You can use the 'J' option in SHELXPRO to create SHELXL restraints for
any fragment for which you have coordinates in a file in PDB, CSD or
SHELXL ins-format.
If you want, I'd be happy to put your parameter set on our web site.
Q38:
How do I restrain an SCN molecule to be straight ?
It is difficult to restrain a linear molecule to be straight.
A very small sigma on the DFIX and DANG restraints envolved will make
the molecule almost straight. But as the restraint is not very sensitive
to small deviations from linearity, there
will always be a small distortions. Making the sigma extremely small
(i.e. < 0.001 or so) will not have any effect, as SHELXL has an
internal cut-off for small sigmas to avoid problems during minimization.
The best solution probably is to put SCN into the refinement as
a rigid group with ideal geometry (from CSD or other source) and
only refine the translational and rotational parameters of that
group (AFIX 6, manual page 7-15). Refinement with AFIX 9 (page
7-15) would allow the bondlengths to shrink or expand
uniformly - this would give the model a chance to take librational
effects etc into account (not really, but better than nothing ...).
Q39:
Any suggestions for restraints for glycerol ?
Here is what I (TRS) use:
DFIX_ALK 1.417 CA OA CC OC ! Engh&Huber CH2E-OH1
DFIX_ALK 1.530 CA CB CB CC ! Engh&Huber CH1E-CH2E
DFIX_ALK 1.433 CB OB ! Engh&Huber CH1E OH1
DFIX_ALK 2.431 CB OA CB OC CA OB CC OB ! shelxl DFIX_SER CA OG
... no guarantees, as always ...
Q40:
How do I straighten out an azide molecule ?
George:
There is no easy way to restrain it effectively so I recommend making the
esds of the DFIX and DANG instructions for the azide very small (e.g.
0.001). For the record, there is a difficult way involving 9 extra free
variables and three SUMP restraints. FLAT doesn't help - all groups of three
atoms are coplanar - so it can be removed.
Q41:
How do I generate a restraint across a symmetry element ?
George:
To apply a restraint accross a symmetry element you will need to specify
an Eqiv instruction and then refer to the symmetry generated atom(s)
******************************
▶ **REQUIRED WORK**
(a) Write out the part of the SHELXL restraints FAQ from "A very small" up to and including "than nothing ...).".
(b) Write what comes next in the SHELXL restraints FAQ, picking up after its final sentence.

▶ **RECORDED INFORMATION**
******************************
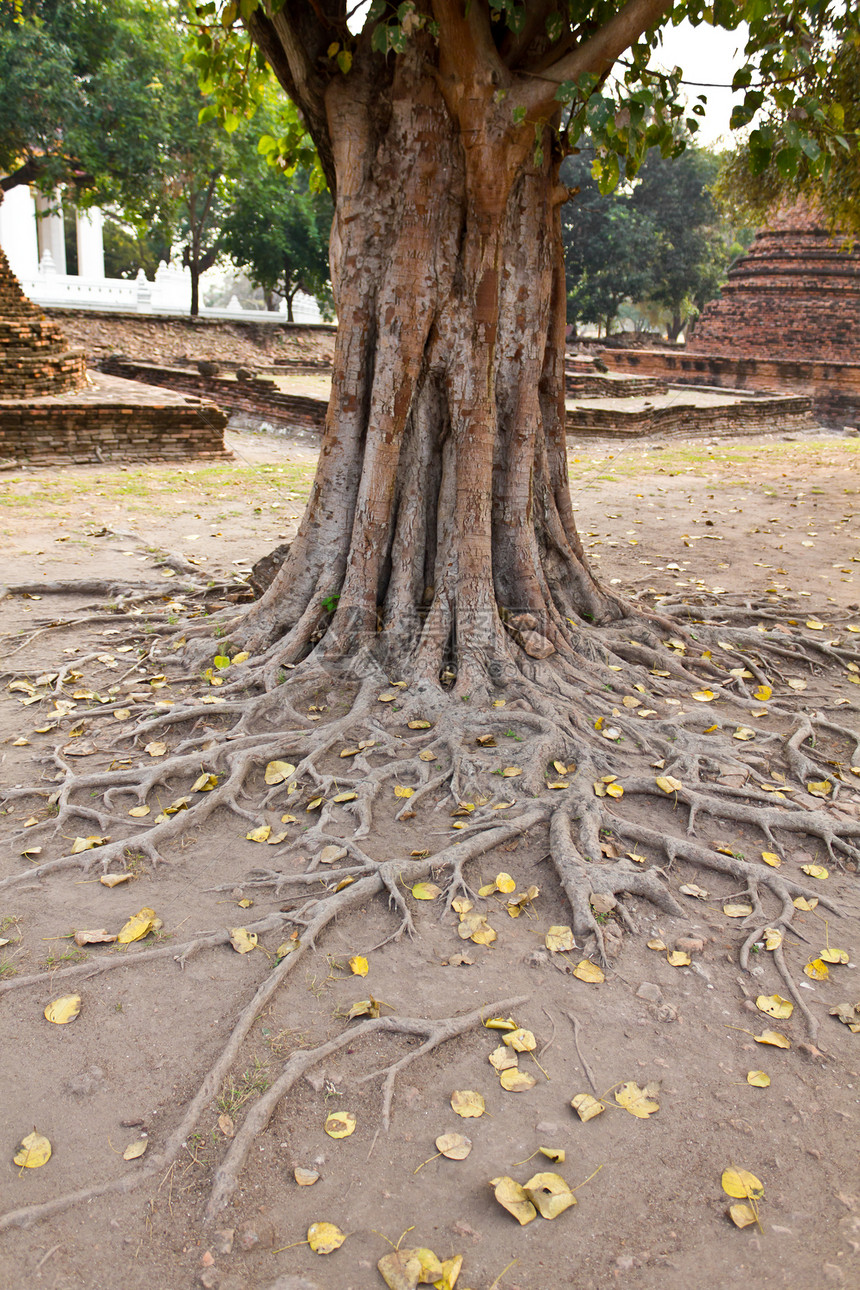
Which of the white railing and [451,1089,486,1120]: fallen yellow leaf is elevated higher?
the white railing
******************************
▶ **RESPONSE LIST**
(a)
A very small sigma on the DFIX and DANG restraints envolved will make
the molecule almost straight. But as the restraint is not very sensitive
to small deviations from linearity, there
will always be a small distortions. Making the sigma extremely small
(i.e. < 0.001 or so) will not have any effect, as SHELXL has an
internal cut-off for small sigmas to avoid problems during minimization.
The best solution probably is to put SCN into the refinement as
a rigid group with ideal geometry (from CSD or other source) and
only refine the translational and rotational parameters of that
group (AFIX 6, manual page 7-15). Refinement with AFIX 9 (page
7-15) would allow the bondlengths to shrink or expand
uniformly - this would give the model a chance to take librational
effects etc into account (not really, but better than nothing ...).

(b)
using _$1 etc. For example, if a disulfide bond invloving SG of Cys29
and its symmetry equivalent is bisected by a crystallographic twofold
axis at 0.5, y, 0.5 you need to specify:
EQIV $1 1-x, y, 1-z
DFIX_29 2.031 SG SG_$1
DANG_29 3.035 CB SG_$1 SG CB_$1
For the disorder you should specify PART numbers and you should use a
free variable for the occupancies (starting value on the FVAR
instruction, e.g. 21 and -21 instead of 11 for occupancy) so that you
can constrain the sum of occupancies to one. This is all fully explained
in the documentation!
Q42:
How do I generate restraints for a linear arrangement of atoms,
i.e. a cyano-group ?
There is no standard way to generate such restraints in SHELXL.
Here is the recommendation from George:
To make a cyano group into a rigid group, put it immediately after the
atom to which it is attached, put an AFIX 6 instruction before that atom
and AFIX 0 after the N. If there are hydrogens attached to the first
atom, the AFIX instructions should be combined using 5 as the code for a
subsequent atom in a rigid group, e.g.
AFIX 6
C12 ...
AFIX 25
H12A ...
H12B ...
AFIX 5
C ...
N ...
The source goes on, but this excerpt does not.